Mientras caminaba hacia el lugar para probar suerte en el asfalto, veía tambalear la foto del Che Guevara colgada del espejo retrovisor del auto que me llevó en un tramo durante la mañana mientras el joven conductor kurdo señalaba la foto y con una sonrisa me decía "Yo soy como él". Dejo mi mochila a un costado de la ruta y recuerdo, mientras miro las montañas en el oeste kurdo, ese poema de José Martí que me recitó mi viejo cuando era adolescente:


"Cultivo una rosa blanca, en junio como enero, para el amigo sincero, que me da su mano franca.

Y para el cruel que me arranca, el corazón con que vivo, cardo ni ortiga cultivo, cultivo la rosa blanca.".

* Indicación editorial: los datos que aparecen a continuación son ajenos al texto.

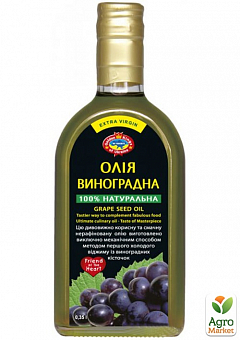 Олія Виноградна (холодного пресування) 1-го віджиму ТМ "Агросільпром" 350мл2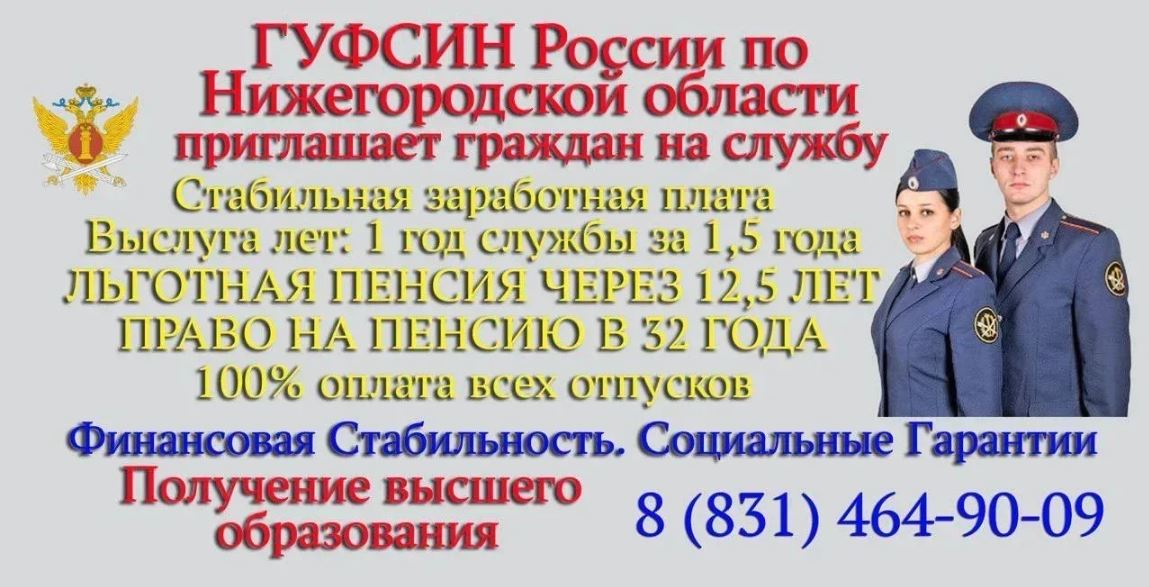 впук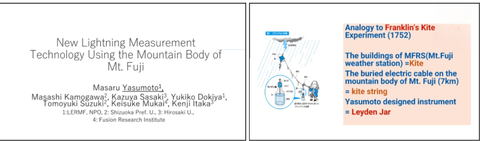 安本さんタイトル＋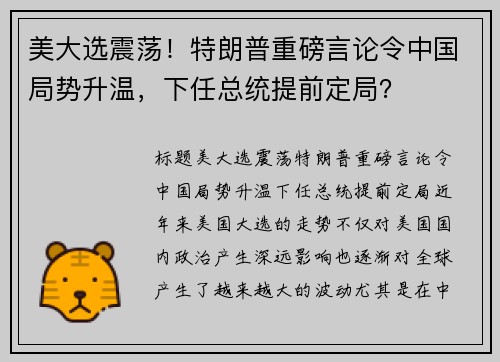 美大选震荡！特朗普重磅言论令中国局势升温，下任总统提前定局？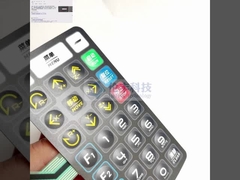 Διακόπτης μεμβρανών θόλων μετάλλων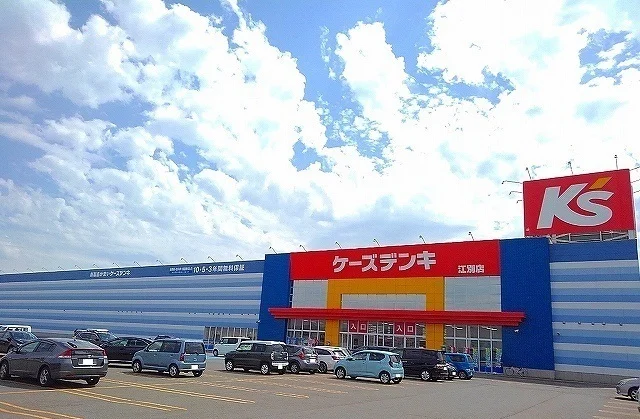 ケーズデンキ上江別店まで300m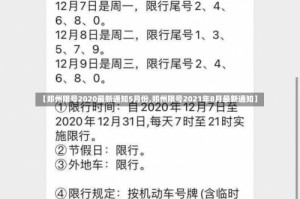 【郑州限号2020最新通知5月份,郑州限号2021年8月最新通知】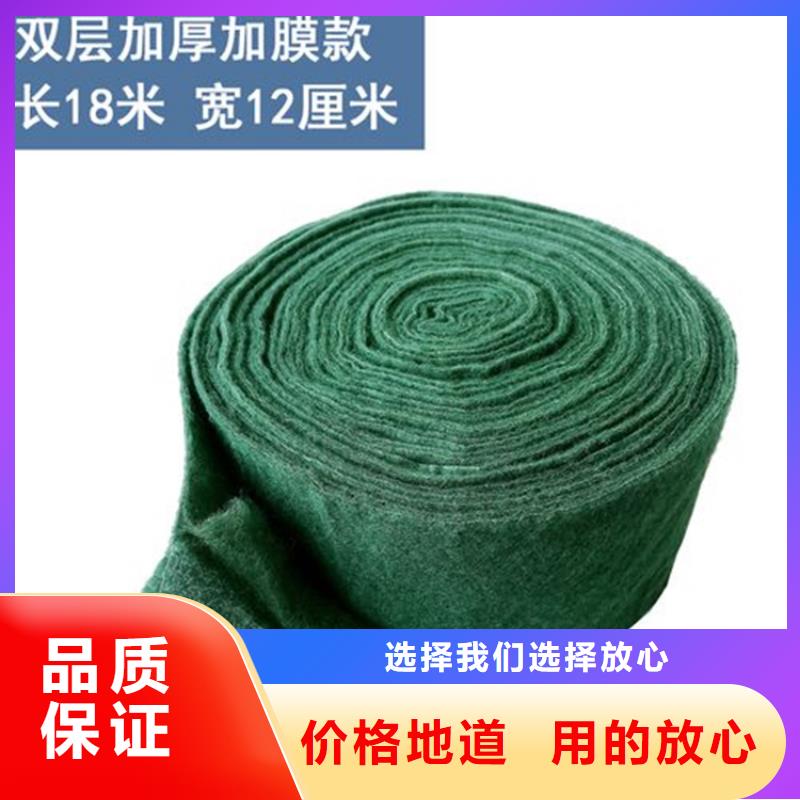 防寒保温布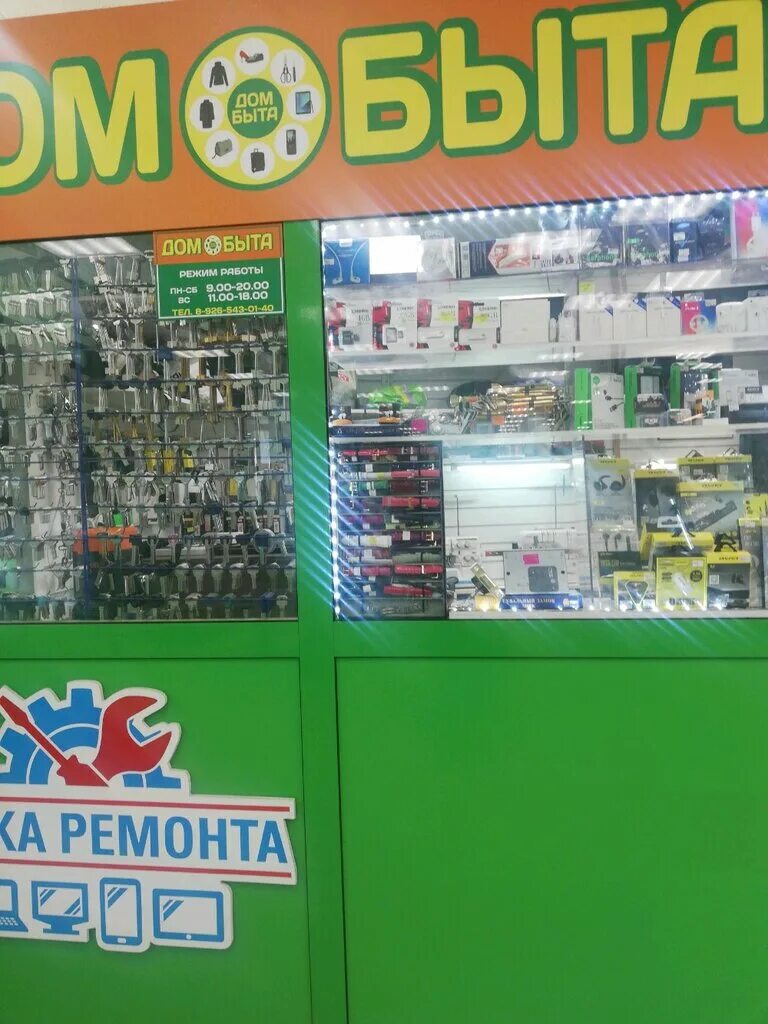 ремонт обуви реутов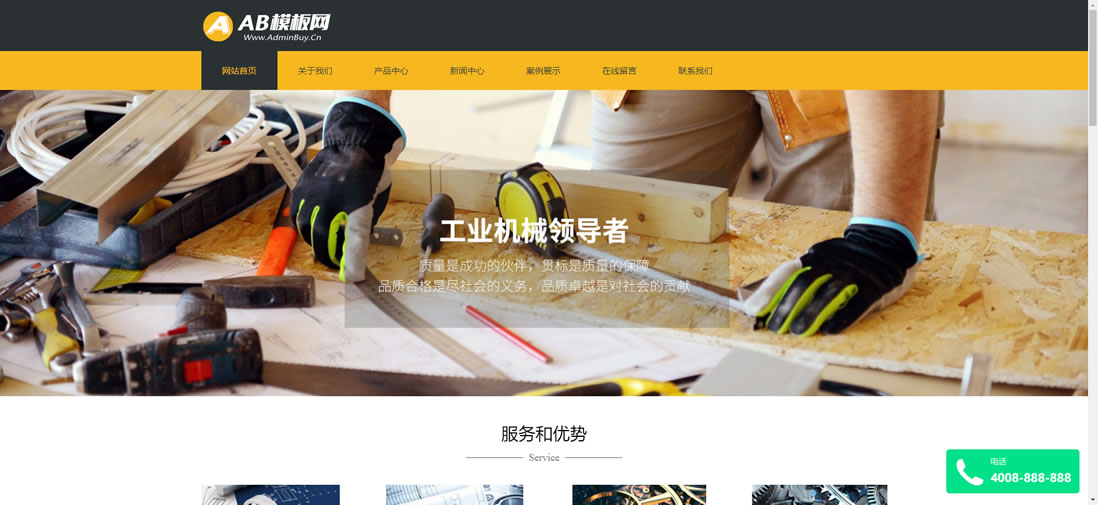 织梦cms模板 黄颜色机械设备网站源码[自适应手机版]鱼见海科技-小程序源码-网站源码-免费源码-网创项目-网赚项目-无人直播-弹幕游戏直播鱼见海资源网-免费PHP网站源码模板,插件软件资源分享平台！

Me paré en la ruta, miré el camino y levanté nuevamente mi dedo como si fuera una rosa blanca. El primer auto que pasó se detuvo para que subiera.


Esa tarde, después de observar Irak desde lo alto de una montaña, terminé almorzando comida típica iraní hecha de almendras en la casa de una hermosa familia en la ciudad de Paveh. Comimos, hablamos sobre la realidad de Irán y el Kurdistan, me mostraron una pequeña villa que según me contaron es de la época de Jesús y luego de abrazos de despedida me dirigí a mi destino final para coronar la travesía, la ciudad de Kermanshah donde me esperaba mi amigo Hadi en su casa junto a otros viajeros/as donde pase unos días preciosos llenos de risas, cariño y aprendizajes.




Un pozo en la ruta, una dramática frenada y dos bozinazos me traen nuevamente al presente. El único peligro que he encontrado en Irán es el tráfico y sus rutas. Es de noche y todos duermen. Miro por la ventana y no se ve más que un hilo de luna que tímidamente alumbra el camino que cruza la tierra donde vive la gente más hospitalaria y amigable del mundo.